>> START

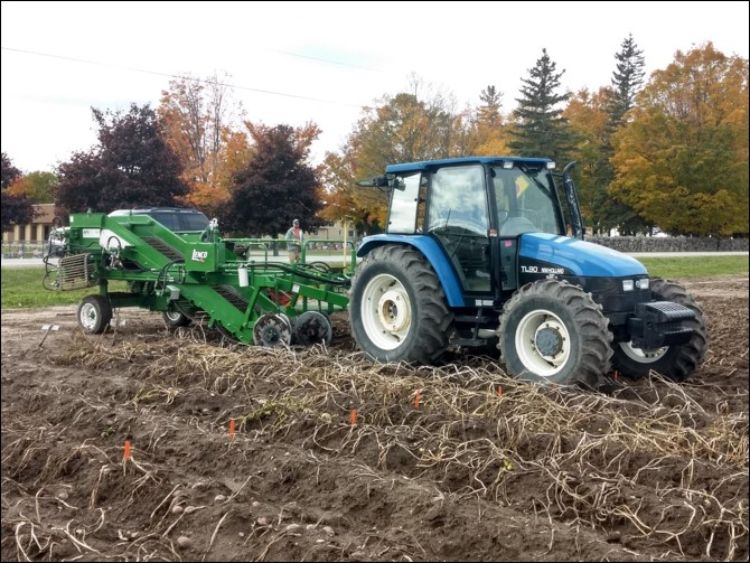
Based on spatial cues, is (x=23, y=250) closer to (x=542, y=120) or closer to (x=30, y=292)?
(x=30, y=292)

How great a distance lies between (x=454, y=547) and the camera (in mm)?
3971

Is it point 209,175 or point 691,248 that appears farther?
point 209,175

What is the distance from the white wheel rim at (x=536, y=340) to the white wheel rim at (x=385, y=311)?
1411 mm

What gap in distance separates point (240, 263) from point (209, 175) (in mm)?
22825

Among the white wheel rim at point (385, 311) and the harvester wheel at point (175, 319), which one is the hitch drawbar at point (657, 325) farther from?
the harvester wheel at point (175, 319)

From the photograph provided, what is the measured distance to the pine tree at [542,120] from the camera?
25.3 meters

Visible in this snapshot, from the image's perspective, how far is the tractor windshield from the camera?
7.99 m

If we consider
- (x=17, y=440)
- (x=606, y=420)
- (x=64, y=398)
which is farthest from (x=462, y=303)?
(x=17, y=440)

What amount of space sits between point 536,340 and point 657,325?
1.04 m

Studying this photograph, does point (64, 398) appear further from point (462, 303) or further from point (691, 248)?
point (691, 248)

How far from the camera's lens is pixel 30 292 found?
1742cm

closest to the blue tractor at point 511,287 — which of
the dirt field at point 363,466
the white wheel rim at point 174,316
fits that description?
the dirt field at point 363,466

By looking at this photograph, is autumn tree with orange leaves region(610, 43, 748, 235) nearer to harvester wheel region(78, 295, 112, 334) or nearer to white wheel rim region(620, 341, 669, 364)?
white wheel rim region(620, 341, 669, 364)

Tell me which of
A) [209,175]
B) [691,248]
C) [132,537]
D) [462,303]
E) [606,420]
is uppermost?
[209,175]
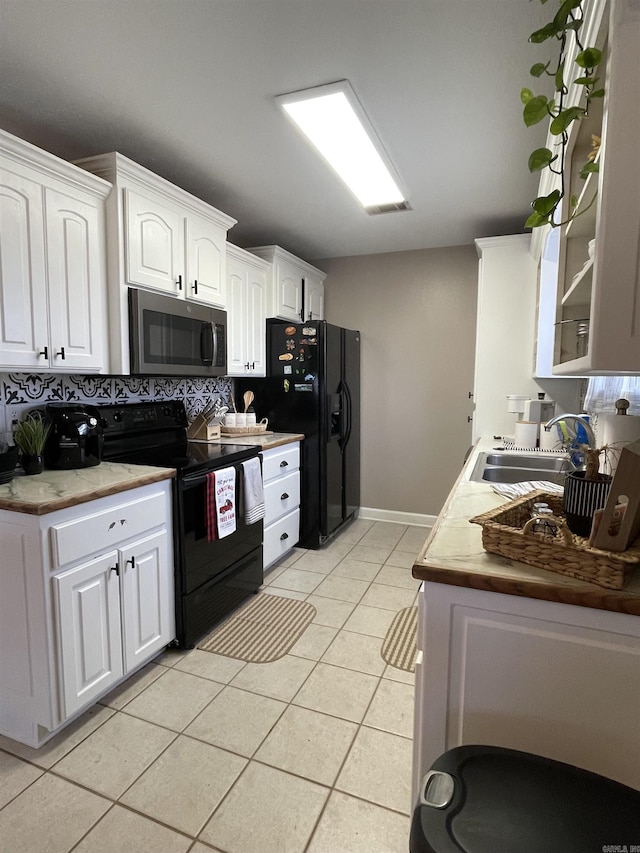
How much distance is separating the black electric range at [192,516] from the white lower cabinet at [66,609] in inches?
10.3

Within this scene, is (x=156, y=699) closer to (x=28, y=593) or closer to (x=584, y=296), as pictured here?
(x=28, y=593)

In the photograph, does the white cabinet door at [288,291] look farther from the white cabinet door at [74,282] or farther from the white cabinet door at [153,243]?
the white cabinet door at [74,282]

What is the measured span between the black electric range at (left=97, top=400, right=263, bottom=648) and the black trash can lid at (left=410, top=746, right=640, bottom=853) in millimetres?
1562

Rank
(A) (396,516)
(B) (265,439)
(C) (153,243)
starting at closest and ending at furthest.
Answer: (C) (153,243) → (B) (265,439) → (A) (396,516)

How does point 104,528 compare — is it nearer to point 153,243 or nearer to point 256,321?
point 153,243

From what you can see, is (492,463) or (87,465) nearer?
(87,465)

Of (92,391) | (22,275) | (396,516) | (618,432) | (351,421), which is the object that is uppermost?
(22,275)

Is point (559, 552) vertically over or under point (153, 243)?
under

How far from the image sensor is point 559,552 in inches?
39.8

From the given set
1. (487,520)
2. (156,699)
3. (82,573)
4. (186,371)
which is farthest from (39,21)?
(156,699)

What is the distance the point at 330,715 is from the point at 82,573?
110cm

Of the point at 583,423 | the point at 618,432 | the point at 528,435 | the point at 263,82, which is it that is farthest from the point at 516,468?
the point at 263,82

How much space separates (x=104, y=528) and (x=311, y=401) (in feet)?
6.44

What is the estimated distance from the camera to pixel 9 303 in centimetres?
180
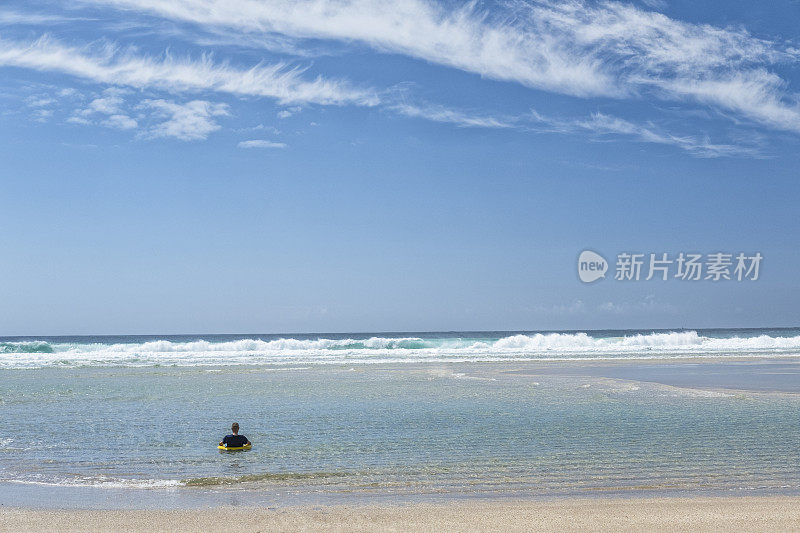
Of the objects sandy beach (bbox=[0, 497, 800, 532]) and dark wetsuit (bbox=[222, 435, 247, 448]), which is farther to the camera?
dark wetsuit (bbox=[222, 435, 247, 448])

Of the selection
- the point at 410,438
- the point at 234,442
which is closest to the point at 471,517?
the point at 410,438

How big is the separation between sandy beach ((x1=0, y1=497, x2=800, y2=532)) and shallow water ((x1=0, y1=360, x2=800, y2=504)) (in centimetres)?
71

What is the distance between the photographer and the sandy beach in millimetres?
7586

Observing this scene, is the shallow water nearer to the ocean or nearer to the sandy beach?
the ocean

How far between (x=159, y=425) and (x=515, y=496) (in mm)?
9162

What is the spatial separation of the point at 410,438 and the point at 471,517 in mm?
4971

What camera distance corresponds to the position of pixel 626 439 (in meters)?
12.6

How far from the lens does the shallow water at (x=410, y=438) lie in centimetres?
977

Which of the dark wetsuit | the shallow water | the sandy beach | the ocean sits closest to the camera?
the sandy beach

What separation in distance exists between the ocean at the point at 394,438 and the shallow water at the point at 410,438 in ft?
0.16

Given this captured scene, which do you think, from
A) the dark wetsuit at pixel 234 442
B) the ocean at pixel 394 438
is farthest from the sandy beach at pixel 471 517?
the dark wetsuit at pixel 234 442

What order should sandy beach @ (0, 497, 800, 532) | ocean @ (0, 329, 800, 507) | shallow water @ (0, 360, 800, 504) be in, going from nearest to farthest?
sandy beach @ (0, 497, 800, 532) → ocean @ (0, 329, 800, 507) → shallow water @ (0, 360, 800, 504)

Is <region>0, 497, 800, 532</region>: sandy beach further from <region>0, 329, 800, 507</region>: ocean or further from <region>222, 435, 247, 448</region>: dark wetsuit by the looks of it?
<region>222, 435, 247, 448</region>: dark wetsuit

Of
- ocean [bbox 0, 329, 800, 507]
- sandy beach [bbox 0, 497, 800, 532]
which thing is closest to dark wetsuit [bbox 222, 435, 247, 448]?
ocean [bbox 0, 329, 800, 507]
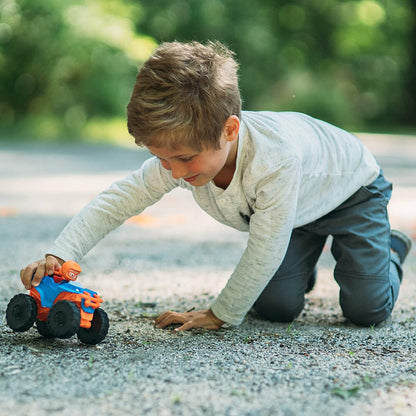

>> END

Rewrite all the entries above with every occurrence of "camera" swapped for "viewer", keeping everything else the same and leaving out the pictures.

Based on spatial cues, is (x=23, y=250) closer to (x=542, y=120) or closer to (x=30, y=292)?
(x=30, y=292)

How great a distance lies between (x=454, y=547) and the viewer (in mm)?
3971

Is it point 209,175 or point 691,248 that appears farther?
point 209,175

What is the distance from the white wheel rim at (x=536, y=340) to the white wheel rim at (x=385, y=311)?
1411 mm

What gap in distance separates point (240, 263) from point (209, 175) (in mm)?
22825

Among the white wheel rim at point (385, 311) and the harvester wheel at point (175, 319), which one is the hitch drawbar at point (657, 325) farther from?
the harvester wheel at point (175, 319)

From the photograph provided, what is the measured distance to the pine tree at [542,120] from the viewer?
25.3 meters

Visible in this snapshot, from the image's perspective, how far is the tractor windshield from the viewer?
7.99 m

If we consider
- (x=17, y=440)
- (x=606, y=420)
- (x=64, y=398)
which is farthest from (x=462, y=303)?
(x=17, y=440)

What amount of space sits between point 536,340 and point 657,325?
1.04 m

Studying this photograph, does point (64, 398) appear further from point (462, 303) or further from point (691, 248)?
point (691, 248)

How far from the viewer's lens is pixel 30 292 found?
1742cm

closest to the blue tractor at point 511,287 — which of
the dirt field at point 363,466
the white wheel rim at point 174,316
fits that description?
the dirt field at point 363,466

By looking at this photograph, is autumn tree with orange leaves region(610, 43, 748, 235) nearer to harvester wheel region(78, 295, 112, 334) or nearer to white wheel rim region(620, 341, 669, 364)?
white wheel rim region(620, 341, 669, 364)

Tell me which of
A) [209,175]
B) [691,248]
C) [132,537]
D) [462,303]
E) [606,420]
is uppermost?
[209,175]
How much distance is separating the black electric range at [192,516] from the white lower cabinet at [66,609] in inches?
10.3

Within this scene, is (x=156, y=699) closer to (x=28, y=593) or closer to (x=584, y=296), as pictured here?
(x=28, y=593)

In the photograph, does the white cabinet door at [288,291] look farther from the white cabinet door at [74,282] or farther from the white cabinet door at [153,243]?
the white cabinet door at [74,282]

What is the measured span between the black electric range at (left=97, top=400, right=263, bottom=648) and the black trash can lid at (left=410, top=746, right=640, bottom=853) in millimetres?
1562

Rank
(A) (396,516)
(B) (265,439)
(C) (153,243)
starting at closest and ending at furthest.
Answer: (C) (153,243) → (B) (265,439) → (A) (396,516)

How does point 104,528 compare — is it nearer to point 153,243 or nearer to point 256,321?
point 153,243

From what you can see, is (492,463) or (87,465) nearer?
(87,465)

Of (92,391) | (22,275) | (396,516) | (618,432) | (351,421), which is the object that is uppermost?
(22,275)

Is point (559, 552) vertically over or under point (153, 243)?
under

How far from the image sensor is point 559,552 in inches?
39.8

From the given set
1. (487,520)
2. (156,699)
3. (82,573)
4. (186,371)
which is farthest from (39,21)?
(156,699)

What is the distance the point at 330,715 is from the point at 82,573?
110cm

Of the point at 583,423 | the point at 618,432 | the point at 528,435 | the point at 263,82, which is it that is farthest from the point at 516,468?
the point at 263,82

How much space separates (x=104, y=528) and (x=311, y=401) (in feet)?
6.44

What is the estimated distance from the viewer to pixel 9 303 in centimetres?
180
Of the objects sandy beach (bbox=[0, 497, 800, 532]) and dark wetsuit (bbox=[222, 435, 247, 448]), which is farther to the viewer?
dark wetsuit (bbox=[222, 435, 247, 448])

Of the selection
- the point at 410,438
- the point at 234,442
which is closest to the point at 471,517?
the point at 410,438

How big is the separation between sandy beach ((x1=0, y1=497, x2=800, y2=532)) and shallow water ((x1=0, y1=360, x2=800, y2=504)) (in centimetres)?
71

What is the distance between the photographer and the sandy beach in millimetres?
7586

Observing this scene, is the shallow water nearer to the ocean or nearer to the sandy beach?
the ocean

How far between (x=159, y=425) and (x=515, y=496) (in mm)?
9162

What is the spatial separation of the point at 410,438 and the point at 471,517 in mm?
4971

What viewer distance corresponds to the position of pixel 626 439 (in meters)?
12.6

How far from the lens does the shallow water at (x=410, y=438) lie in centimetres?
977

Which of the dark wetsuit | the shallow water | the sandy beach | the ocean sits closest to the viewer?
the sandy beach

What separation in distance exists between the ocean at the point at 394,438 and the shallow water at the point at 410,438 in ft?
0.16

Given this captured scene, which do you think, from
A) the dark wetsuit at pixel 234 442
B) the ocean at pixel 394 438
is farthest from the sandy beach at pixel 471 517?
the dark wetsuit at pixel 234 442

What order should sandy beach @ (0, 497, 800, 532) | ocean @ (0, 329, 800, 507) | shallow water @ (0, 360, 800, 504) be in, going from nearest to farthest?
sandy beach @ (0, 497, 800, 532) → ocean @ (0, 329, 800, 507) → shallow water @ (0, 360, 800, 504)

Is <region>0, 497, 800, 532</region>: sandy beach further from <region>0, 329, 800, 507</region>: ocean or further from <region>222, 435, 247, 448</region>: dark wetsuit by the looks of it?
<region>222, 435, 247, 448</region>: dark wetsuit

Of
- ocean [bbox 0, 329, 800, 507]
- sandy beach [bbox 0, 497, 800, 532]
which thing is closest to dark wetsuit [bbox 222, 435, 247, 448]?
ocean [bbox 0, 329, 800, 507]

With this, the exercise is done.